My daughter invited me and my partner to drive down to Naples, FL, so that we could watch my eight-year-old granddaughter, Gracey, perform in a play entitled “Honk, Jr.,” a musical based on the story of “The Ugly Duckling.” My eight-year-old Gracey was the youngest member of the cast but performed as professionally as did all the cast. I was amazed that a group of mostly teenagers could display such unadulterated talent and self-confidence. The “ugly duckling” was a chubby young fellow who, once he was “hatched,” never left his role and coached the audience into feeling sorry for him for his being “different.” The father, who was a neglectful husband until his wife had to leave and search for her missing “duckling,” was a diminutive Asian teenager who sang amazingly and never stopped acting. There was the sinister cat seeking out ducklings. She was beguiling while whining out her musical enticements. I was impressed that a group of young people could so ably win over an audience. Of course, most of us, I’m sure, were family members. Nevertheless, I have seen many Broadway musicals, some incredibly well-done, but others presented with lacklustre. This presentation was far beyond what this grandparent had expected from this little drama group in Naples.

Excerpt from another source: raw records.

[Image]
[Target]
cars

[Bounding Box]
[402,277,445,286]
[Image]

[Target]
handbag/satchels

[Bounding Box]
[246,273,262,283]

My partner is nicknamed “Mr. Meticulous.” I gave him that nickname soon after he moved in with me. He immediately took over the washing, the ironing, and the general upkeep of the house. He began to spray against aromas and to make up the bed every day, something I had never been prone to do. He even checked the expiration dates on food we brought into the house. I had many food items which he removed for having expired dates. This past January, we made our first flight together. We were flying Edelweiss Airlines from Zürich to Tampa. During the flight, Dimitris excused himself to go to the restroom. When he returned after a lengthy stay, he reported that the bathroom on the plane had needed some attention. He had cleaned the entire restroom, adding aroma spray, straightening up the paper towels, and cleaning the sink. I couldn’t believe it. Later he returned and found that the spray was missing. I’m recommending him for a janitorial job with the airline.